I'm bothered. I'm not sure by what. Oh, that's right. I'm annoyed that class starts in 2 days. I'm annoyed that I haven't done anything to mark the end of the holidays. I'm annoyed that the Tattslotto numbers I got on 8/8/08 didn't turn out the way it should've. I'm annoyed that it's raining and the weather outside is just too cold to do any form of venturing or any sort of partying. I'm annoyed at my $100 mobile bill. I'm annoyed by the fact that I'm not sure why I got The Corrs DVD. I'm annoyed that the only thing that was worth watching on TV was Star Wars Episode II (NOT the Olympics). I'm annoyed that there hasn't been some miracle that has somehow made me an owner of a brand new Skyline. I'm annoyed that I was too full up from dinner to have Pacific duck rice or the Shanghai dumplings after. I'm annoyed that I'm starting to sound like I'm bitching over trivial things. Silver lining? I saw a massive rainbow today. I met a really really cute waitress at a nice Japanese restaurant today (the food was nice as well but pales by comparison to her).

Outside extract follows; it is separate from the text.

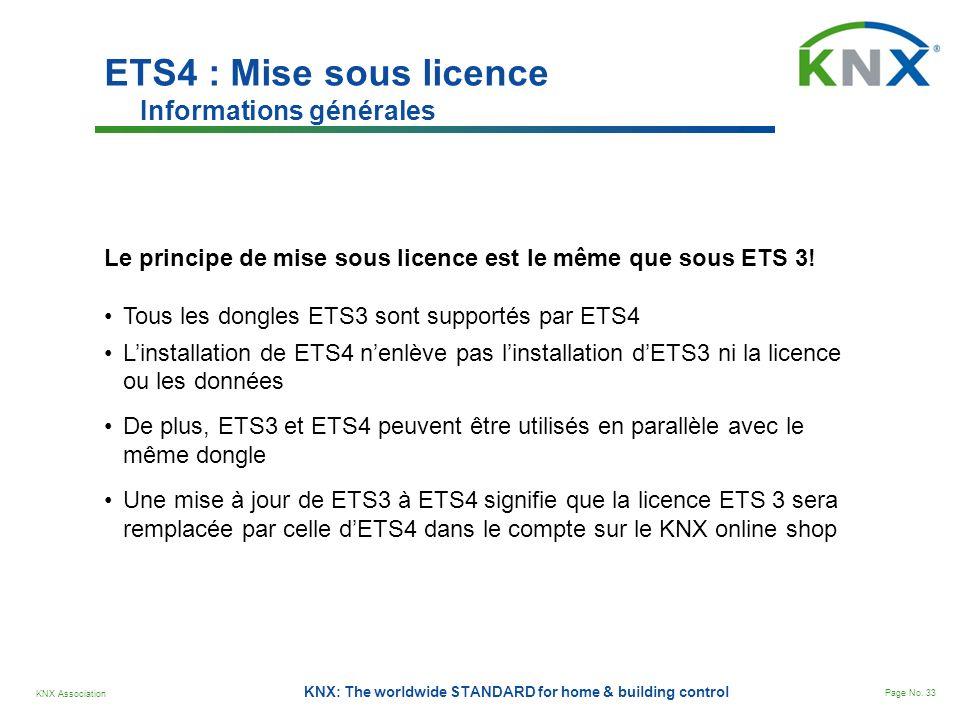 KNX Association Page No. 33 KNX: The worldwide STANDARD for home & building control ETS4 : Mise sous licence Informations générales Le principe de mis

I've managed to play a few songs on hard mode in Guitar Hero. I managed to not splash on a PS3 today (although who knows what spending spree tomorrow holds?). I got the definitive Foreigner remastered CD and liked it. I have fallen in love with chocolates again and have surprisingly no worries on how many calories they might hold. And I got my lovely chicken chips. I managed to contact some old acquaintances too.

Negativity wins. I'm bothered. Good thing for me (and you lucky readers!) I have the picture on this post to stare endlessly at. Whoever she is.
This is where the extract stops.